Quoted text =>

──────────────────────────────

# Swedish: är.



## FabianoRMS

Hello,

* Once again, "är" has confused me. I would like to understand its use:
*1 - The sentence is: "_Finns inget jag behöver som är någon annanstans_".
2 - If I understood appropriately the sentence above means, in English, "_There's nothing I need like being somewhere else_". I think it sounds better, in English, like "_There's nothing I need more than being somewhere else_". 
3 - If, *and only if*, what I understood about the Swedish sentence is correct, I don't understand the "_är_" there. I'd use "_att vara_" to replace if I have to write this sentence, but it sounds odd.


----------



## Ogago

_"Finns inget jag behöver som *är* någon annanstans"_

"Är" (att vara, var, har varit) is often used instead of "finns"(att finnas, fanns, har funnits).
Like "Var *är* glasen för någonstans?" "Titta i köksskåpet, där *är* dom nog." instead of "Var *finns* glasen för någonstans?" "Titta i köksskåpet, där *finns* dom nog."

──────────────────────────────

Dataset rows =>
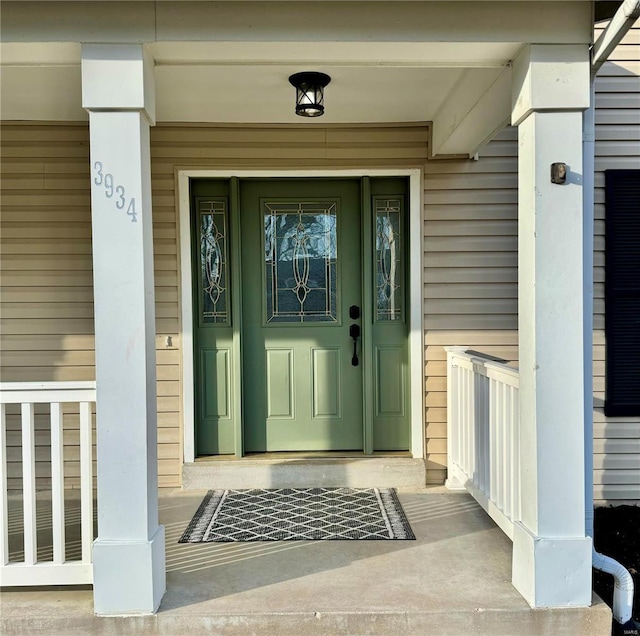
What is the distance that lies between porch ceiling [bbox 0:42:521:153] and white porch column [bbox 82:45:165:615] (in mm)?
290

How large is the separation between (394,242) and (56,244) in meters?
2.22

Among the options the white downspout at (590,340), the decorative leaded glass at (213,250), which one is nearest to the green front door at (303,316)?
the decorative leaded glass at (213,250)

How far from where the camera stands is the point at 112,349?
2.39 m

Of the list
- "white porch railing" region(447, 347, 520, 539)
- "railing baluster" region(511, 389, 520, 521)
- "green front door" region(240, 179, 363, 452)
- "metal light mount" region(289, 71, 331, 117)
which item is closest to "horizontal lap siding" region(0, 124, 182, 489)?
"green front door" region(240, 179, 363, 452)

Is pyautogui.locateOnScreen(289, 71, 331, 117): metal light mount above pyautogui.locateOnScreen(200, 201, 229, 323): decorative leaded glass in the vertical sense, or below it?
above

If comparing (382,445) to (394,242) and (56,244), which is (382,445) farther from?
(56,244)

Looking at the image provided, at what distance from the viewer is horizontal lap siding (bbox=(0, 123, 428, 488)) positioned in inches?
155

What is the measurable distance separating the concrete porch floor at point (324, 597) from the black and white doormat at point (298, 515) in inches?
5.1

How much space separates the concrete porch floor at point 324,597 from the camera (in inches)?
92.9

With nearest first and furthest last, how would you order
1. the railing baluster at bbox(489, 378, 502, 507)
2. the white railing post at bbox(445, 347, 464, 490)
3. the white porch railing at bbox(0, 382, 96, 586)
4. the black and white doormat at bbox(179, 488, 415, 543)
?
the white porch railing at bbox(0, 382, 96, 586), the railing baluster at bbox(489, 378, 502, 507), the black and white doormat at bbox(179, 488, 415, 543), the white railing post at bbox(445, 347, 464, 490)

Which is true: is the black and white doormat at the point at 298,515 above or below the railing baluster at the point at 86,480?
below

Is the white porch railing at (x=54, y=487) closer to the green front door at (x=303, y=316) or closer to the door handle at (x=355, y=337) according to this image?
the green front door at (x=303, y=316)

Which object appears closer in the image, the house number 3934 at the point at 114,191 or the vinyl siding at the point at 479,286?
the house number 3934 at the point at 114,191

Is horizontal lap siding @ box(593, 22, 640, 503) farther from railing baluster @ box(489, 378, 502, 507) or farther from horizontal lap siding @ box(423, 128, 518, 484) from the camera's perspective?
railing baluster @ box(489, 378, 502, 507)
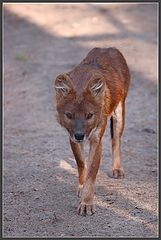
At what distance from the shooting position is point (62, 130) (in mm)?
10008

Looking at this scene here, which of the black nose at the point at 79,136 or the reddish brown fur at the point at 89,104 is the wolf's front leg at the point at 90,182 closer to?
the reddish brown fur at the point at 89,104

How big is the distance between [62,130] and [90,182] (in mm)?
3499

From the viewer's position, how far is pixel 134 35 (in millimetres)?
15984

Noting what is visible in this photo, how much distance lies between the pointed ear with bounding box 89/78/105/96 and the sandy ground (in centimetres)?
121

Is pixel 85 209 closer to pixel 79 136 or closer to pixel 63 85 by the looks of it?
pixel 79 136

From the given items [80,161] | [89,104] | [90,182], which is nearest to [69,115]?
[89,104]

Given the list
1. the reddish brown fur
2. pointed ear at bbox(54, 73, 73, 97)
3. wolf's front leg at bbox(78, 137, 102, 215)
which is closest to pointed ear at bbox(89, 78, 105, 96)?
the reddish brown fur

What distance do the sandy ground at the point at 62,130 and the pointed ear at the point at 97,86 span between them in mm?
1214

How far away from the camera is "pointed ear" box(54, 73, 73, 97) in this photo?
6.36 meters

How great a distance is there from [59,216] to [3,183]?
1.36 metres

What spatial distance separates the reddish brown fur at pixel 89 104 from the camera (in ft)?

──────────────────────────────

What needs to be done => In the thread on the Swedish word "är," which verb does the reply say "är" often replaces? The listing was taken from a different source.

Worked solution => "Finns" (att finnas, fanns, har funnits).